Echoing Israel, US hints at force if Iran diplomacy fails
US President Joe Biden's administration hinted Wednesday it could resort to force if diplomacy fails on Iran's nuclear program, rallying more closely than ever behind warnings by Israel.
Amid a standstill in negotiations with Iran, US Secretary of State Antony Blinken voiced growing frustration as he held three-way talks with the top diplomats of Israel and the United Arab Emirates, US allies that established relations last year amid shared alarm about Tehran.
Blinken renewed Biden's offer to re-enter a 2015 nuclear agreement, trashed by former president Donald Trump, in which Iran drastically scaled back nuclear activity in return for unfulfilled promises of sanctions relief.

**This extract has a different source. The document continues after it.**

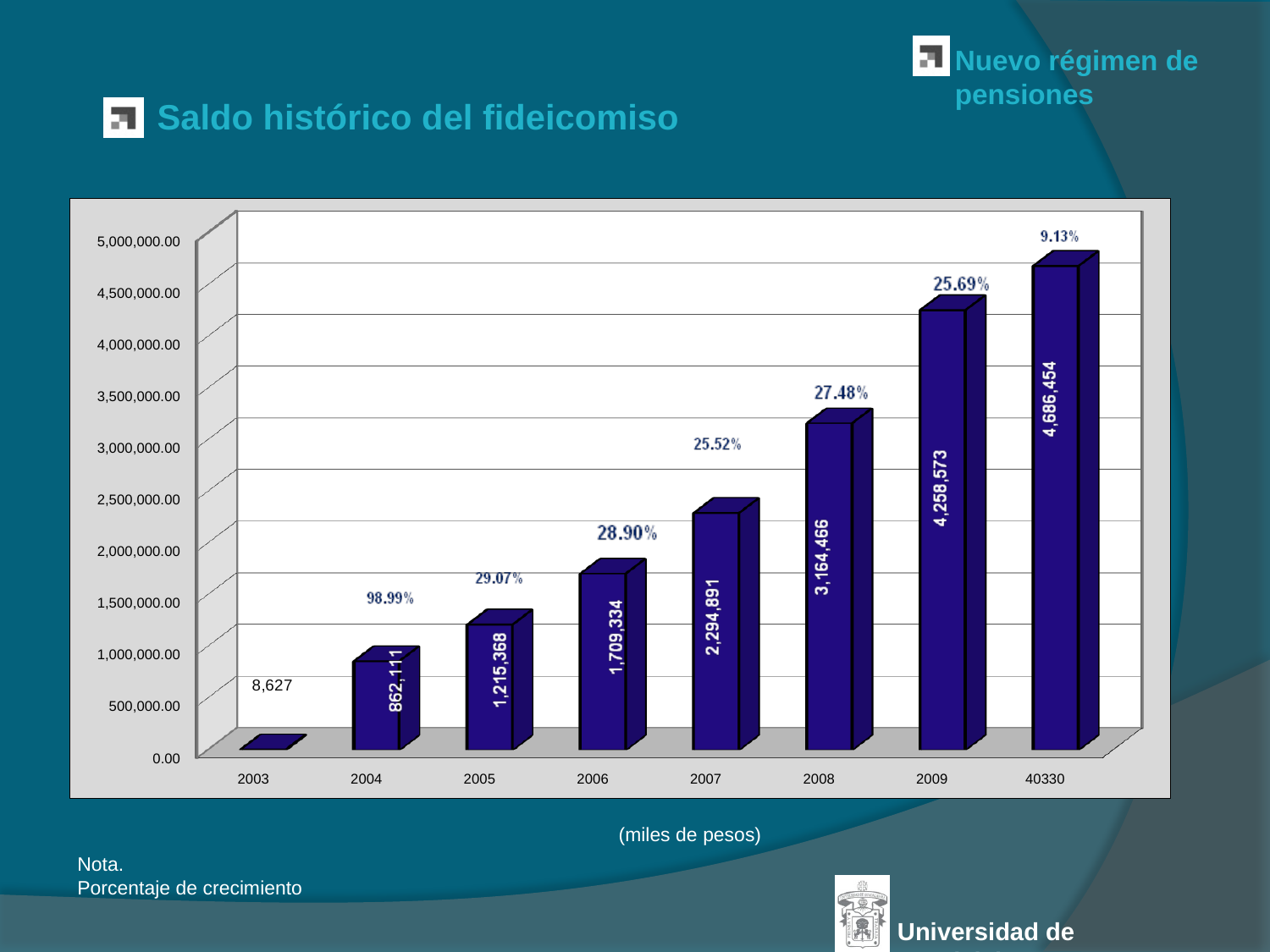
What kind of chart is shown on the slide? bar chart Which category has the highest value in the chart? 40330 What is the value for 2005 in the chart? 1,215,368 How many bars are plotted in the chart? 8 What growth percentage is shown above the 2004 bar? 98.99% What is the value for 2008 in the chart? 3,164,466 Do the bar values rise or fall from 2003 to 2009? rise Which is larger, the value for 2006 or the value for 2007? 2007 What is the value for 2003 in the chart? 8,627 What is the difference between the values for 2009 and 2008? 1,094,107 What growth percentage is shown above the 2009 bar? 25.69% Which year has the lowest value in the chart? 2003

"We continue to believe that diplomacy is the most effective way," Blinken told a joint news conference.
"But it takes two to engage in diplomacy and we have not seen from Iran a willingness to do that at this point," he said.
"We are prepared to turn to other options if Iran doesn't change course," he warned.
He did not elaborate, but Israeli Foreign Minister Yair Lapid, without being contradicted, said of Blinken's comments: "I think everybody understands -- here in Israel and in the Emirates and in Tehran -- what it is that we mean."
"If a terror regime is going to acquire a nuclear weapon, we must act. We must make clear the civilized world won't allow it," Lapid said.
Enrique Mora, the EU envoy in charge of reviving the troubled deal, visited Tehran yesterday. He met Iranian deputy foreign minister Ali Bagheri in Tehran, the Iranian ministry said.